"If I had 6 minutes left to live, I wouldn't brood.
I'd type a little faster." ~ Isaac Asimov
I have been asked many times why is it that I can always put the words into a certain feeling, action, or thought... and how is it that I'm usually able to place a picture of a place or an event into the mind of someone else through my writings.
Honestly - I really don't know.
I always write what I feel, what I'm going through, and how I see a certain situation. Writing for me has always been my opiate, perhaps it's like a drug that I'm addicted to, an escape of sorts from the ordinary humdrum of life.
Even when I'm doing a multitude of things, I find myself constantly thinking - it can be said that I have an overactive imagination, which is not entirely a positive thing... especially since being overly imaginative can cause one to visualize things that may not even be there. On the other hand, it allows me to explore all possibilities in relation to a subject at hand, and in many cases, this mental preparation has helped me in countless of ways.
Sometimes it's easier for me to deal with things when I'm able to churn out all these cause(s) and effect(s) and list them as a mental note to myself - it helps me assess the situation a lot more than if I were to simply keep all my thoughts and feelings bottled up inside. Many times, writing about how I feel, my worries, my elation and things that bewilder me puts these thoughts into motion. It gives me a somewhat clearer view of things, and more often than not - I would then be able to decide on my course of action thereafter.
It's my way of dealing with things, it has a calming effect when I'm down and troubled, and it's what I usually turn to when I need to describe an otherwise intangible emotion. Sometimes it makes reality more bearable.

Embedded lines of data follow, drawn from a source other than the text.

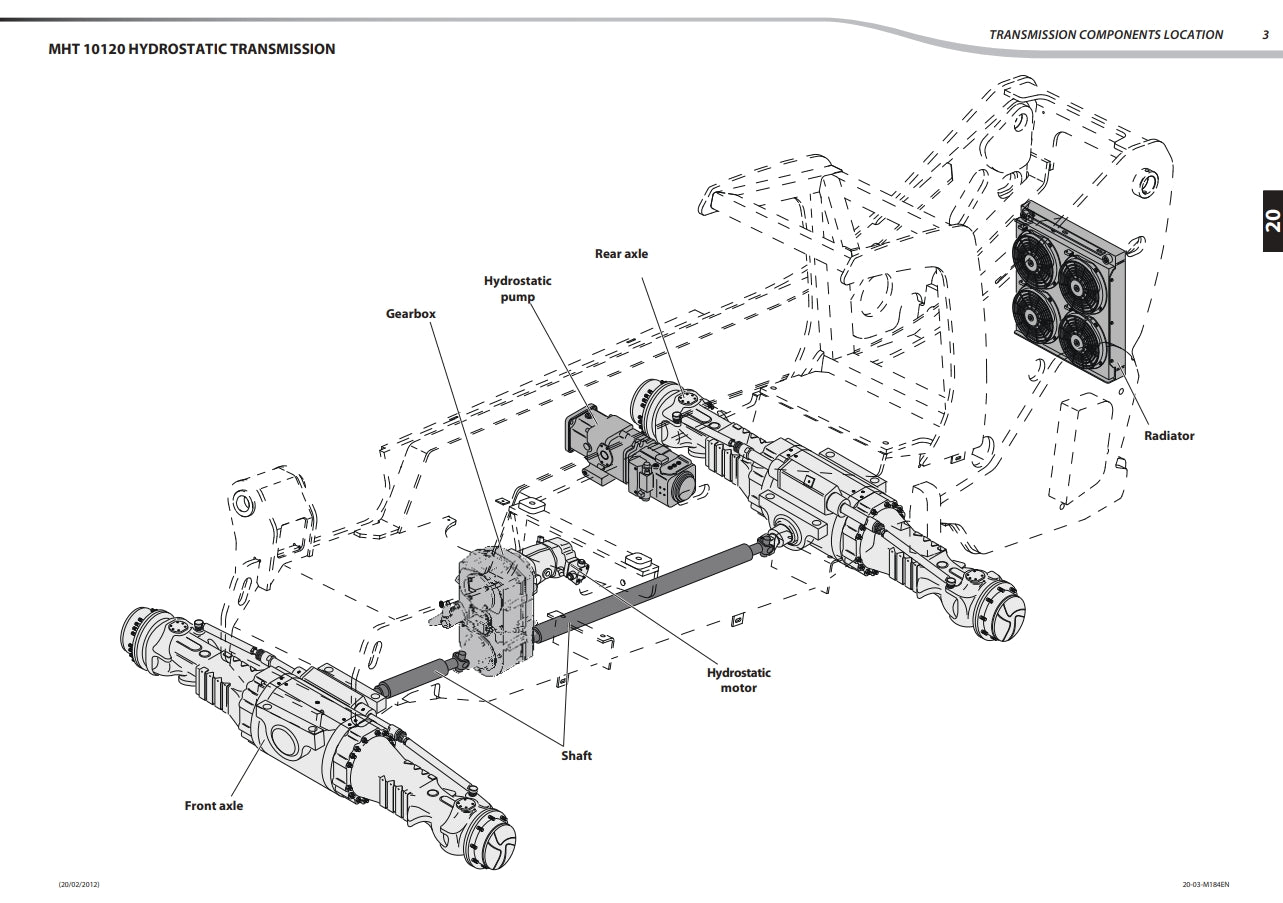 TRANSMISSION COMPONENTS LOCATION 3

MHT 10120 HYDROSTATIC TRANSMISSION

20

Rear axle

Hydrostatic pump

Gearbox

Radiator

Hydrostatic motor

Shaft

Front axle

(20/02/2012)

20-03-M184EN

I want my fingers to speak in cipher and symbol, in character and punctuation – I want them to speed across an empty slate, filling it with idea and passion. I want others to read it, and I want them – for a brief fleeting moment... understand the world through my eyes, to see what I see, to feel what I feel. I try to capture those lost moments of time like insects in amber, and I hold them up to the brightness and I make available that spark of mankind that is so transient in our busy lives. I write because I am happy and joyful, tired and sad, and frightened and terrible and thirsty. I write because we are all those things, all of us in our own ways.
If anyone can identify with what I write - it's usually because they have experienced the whole gamut of emotions that I have placed into words. I write about life, about how we sometimes fall along the way, and I marvel at how we can pick ourselves up with renewed vigour every time we think we aren't able to.